──────── MATERIAL SHOWN ────────

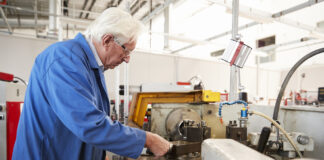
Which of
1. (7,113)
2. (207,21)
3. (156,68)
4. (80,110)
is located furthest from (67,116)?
(207,21)

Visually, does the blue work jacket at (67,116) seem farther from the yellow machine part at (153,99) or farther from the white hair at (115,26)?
the yellow machine part at (153,99)

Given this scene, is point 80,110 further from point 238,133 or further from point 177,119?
point 177,119

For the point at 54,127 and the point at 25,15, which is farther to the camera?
the point at 25,15

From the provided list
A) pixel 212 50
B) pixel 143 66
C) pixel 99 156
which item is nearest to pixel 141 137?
pixel 99 156

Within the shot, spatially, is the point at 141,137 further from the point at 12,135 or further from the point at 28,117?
the point at 12,135

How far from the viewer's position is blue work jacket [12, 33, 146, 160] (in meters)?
0.63

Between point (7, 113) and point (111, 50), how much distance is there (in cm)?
138

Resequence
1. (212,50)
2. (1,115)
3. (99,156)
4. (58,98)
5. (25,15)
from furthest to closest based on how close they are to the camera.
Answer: (212,50) < (25,15) < (1,115) < (99,156) < (58,98)

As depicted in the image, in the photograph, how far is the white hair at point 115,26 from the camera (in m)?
0.81

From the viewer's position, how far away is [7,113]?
1.70 metres

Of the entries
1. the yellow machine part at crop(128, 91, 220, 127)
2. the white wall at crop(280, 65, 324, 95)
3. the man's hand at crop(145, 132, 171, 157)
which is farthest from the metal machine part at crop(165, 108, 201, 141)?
the white wall at crop(280, 65, 324, 95)

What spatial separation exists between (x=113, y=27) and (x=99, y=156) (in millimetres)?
545

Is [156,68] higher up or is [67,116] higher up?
[156,68]

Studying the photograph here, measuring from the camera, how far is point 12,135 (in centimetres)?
172
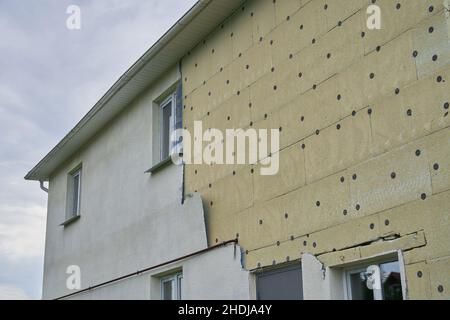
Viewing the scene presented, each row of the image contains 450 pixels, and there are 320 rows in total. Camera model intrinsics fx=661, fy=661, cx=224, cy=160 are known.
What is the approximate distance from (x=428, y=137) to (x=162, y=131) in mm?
5699

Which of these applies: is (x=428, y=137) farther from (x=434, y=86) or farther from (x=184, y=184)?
(x=184, y=184)

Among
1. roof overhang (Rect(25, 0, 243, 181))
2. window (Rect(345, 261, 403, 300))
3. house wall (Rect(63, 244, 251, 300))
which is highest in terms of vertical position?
roof overhang (Rect(25, 0, 243, 181))

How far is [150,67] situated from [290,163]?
4.00 m

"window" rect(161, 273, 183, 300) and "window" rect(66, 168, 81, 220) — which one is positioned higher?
"window" rect(66, 168, 81, 220)

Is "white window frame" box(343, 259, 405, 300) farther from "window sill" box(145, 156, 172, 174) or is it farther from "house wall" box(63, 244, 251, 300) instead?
"window sill" box(145, 156, 172, 174)

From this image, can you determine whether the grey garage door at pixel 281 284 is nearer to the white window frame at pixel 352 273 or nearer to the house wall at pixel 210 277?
the house wall at pixel 210 277

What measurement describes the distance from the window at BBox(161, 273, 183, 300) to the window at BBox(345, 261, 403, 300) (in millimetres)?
3333

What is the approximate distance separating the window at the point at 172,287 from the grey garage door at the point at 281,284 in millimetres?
1957

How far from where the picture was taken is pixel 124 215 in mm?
10992

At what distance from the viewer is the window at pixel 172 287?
9172 mm

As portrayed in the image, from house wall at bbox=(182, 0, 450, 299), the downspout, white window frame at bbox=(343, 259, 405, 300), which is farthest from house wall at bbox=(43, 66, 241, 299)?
white window frame at bbox=(343, 259, 405, 300)

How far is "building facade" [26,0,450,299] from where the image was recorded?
570 centimetres

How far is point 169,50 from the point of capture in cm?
993
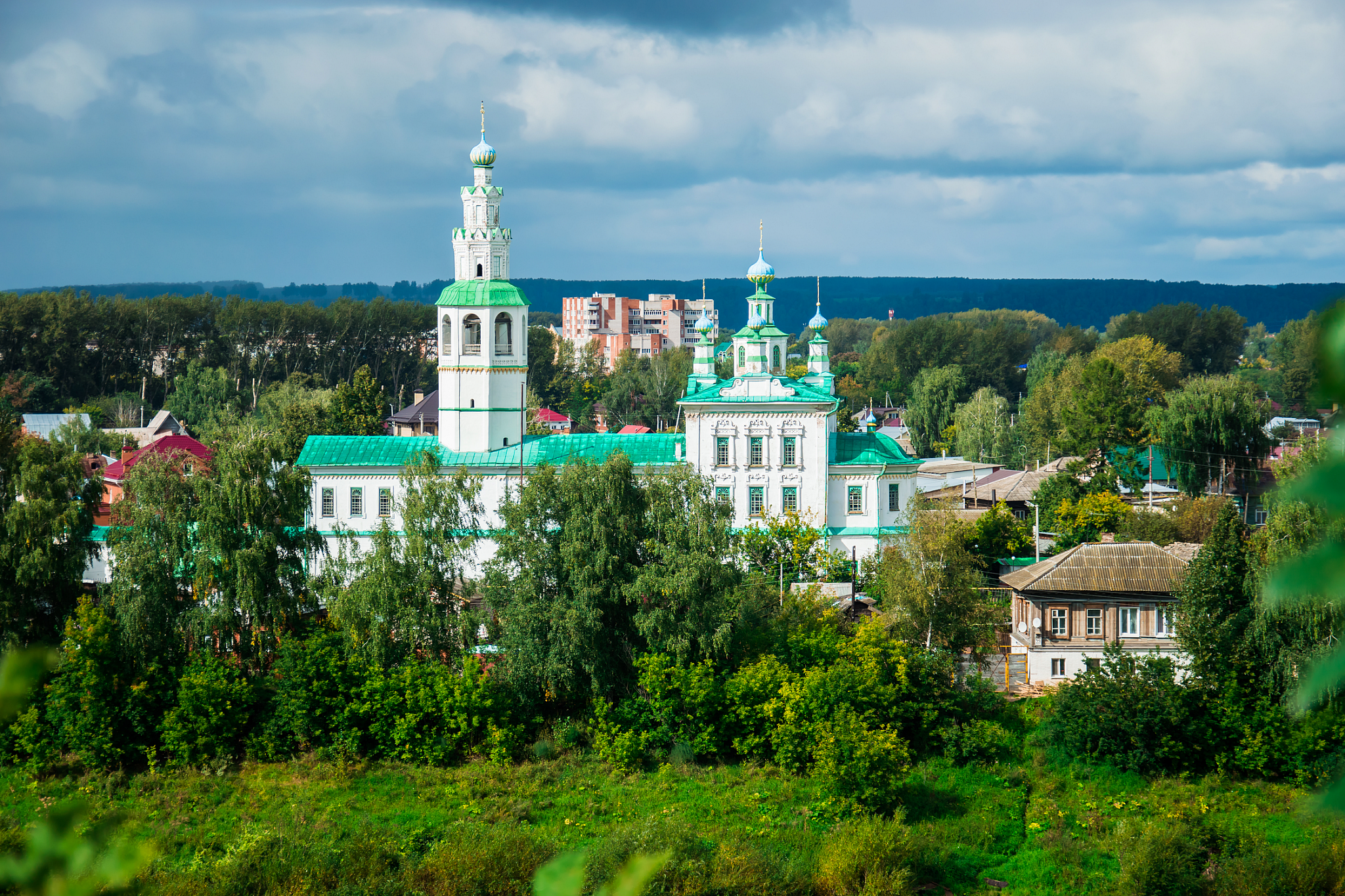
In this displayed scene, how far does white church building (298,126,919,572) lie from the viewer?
33.8 meters

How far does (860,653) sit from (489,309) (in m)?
15.7

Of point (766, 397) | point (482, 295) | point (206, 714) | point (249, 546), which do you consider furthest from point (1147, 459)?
point (206, 714)

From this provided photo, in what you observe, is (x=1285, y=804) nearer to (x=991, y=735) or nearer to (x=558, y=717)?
(x=991, y=735)

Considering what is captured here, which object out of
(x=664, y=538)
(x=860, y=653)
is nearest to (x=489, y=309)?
(x=664, y=538)

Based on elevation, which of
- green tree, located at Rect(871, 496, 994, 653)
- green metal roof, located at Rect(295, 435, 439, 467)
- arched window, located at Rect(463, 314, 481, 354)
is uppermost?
arched window, located at Rect(463, 314, 481, 354)

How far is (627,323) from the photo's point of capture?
153125 millimetres

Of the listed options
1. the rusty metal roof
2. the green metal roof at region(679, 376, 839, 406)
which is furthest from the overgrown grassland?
the green metal roof at region(679, 376, 839, 406)

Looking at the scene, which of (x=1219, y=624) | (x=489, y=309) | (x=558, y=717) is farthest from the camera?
(x=489, y=309)

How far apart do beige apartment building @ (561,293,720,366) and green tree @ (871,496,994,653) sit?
115 meters

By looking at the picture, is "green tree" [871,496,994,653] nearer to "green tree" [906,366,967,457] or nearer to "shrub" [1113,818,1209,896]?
"shrub" [1113,818,1209,896]

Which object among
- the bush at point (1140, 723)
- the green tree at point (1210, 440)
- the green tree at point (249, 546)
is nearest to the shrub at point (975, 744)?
the bush at point (1140, 723)

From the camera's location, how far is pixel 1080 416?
49.9 metres

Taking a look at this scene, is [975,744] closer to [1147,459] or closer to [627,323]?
[1147,459]

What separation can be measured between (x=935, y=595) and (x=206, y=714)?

────────

▶ [DIRECTIONS FOR THIS TASK] Reproduce word for word the lines from the one containing "Considering what is" through the end of the records, including both.

▶ [RESULT FOR THIS TASK]
Considering what is captured here, which object out of
(x=664, y=538)
(x=860, y=653)
is nearest to (x=489, y=309)?
(x=664, y=538)

Based on elevation, which of
- green tree, located at Rect(871, 496, 994, 653)
- green metal roof, located at Rect(295, 435, 439, 467)
- arched window, located at Rect(463, 314, 481, 354)
is uppermost?
arched window, located at Rect(463, 314, 481, 354)

How far is (627,323) from the photo's point of capture?
153125 millimetres

Of the listed options
1. the rusty metal roof
2. the green metal roof at region(679, 376, 839, 406)
which is furthest from the overgrown grassland?
the green metal roof at region(679, 376, 839, 406)

Looking at the scene, which of (x=1219, y=624) | (x=489, y=309) | (x=558, y=717) is farthest from the camera?
(x=489, y=309)

How far apart do beige apartment building @ (561,293,720,366) and green tree @ (871,496,994,653) sit?
115 meters

By looking at the picture, is "green tree" [871,496,994,653] nearer to "green tree" [906,366,967,457] or nearer to "shrub" [1113,818,1209,896]?
"shrub" [1113,818,1209,896]

Which object among
- the bush at point (1140, 723)
- the green tree at point (1210, 440)
- the green tree at point (249, 546)
is nearest to the shrub at point (975, 744)?
the bush at point (1140, 723)

From the camera's location, how far is pixel 1080 416?
49.9 metres

Taking a look at this scene, is [975,744] closer to [1147,459] or closer to [627,323]?
[1147,459]

What separation can be measured between (x=935, y=595) and (x=206, y=714)?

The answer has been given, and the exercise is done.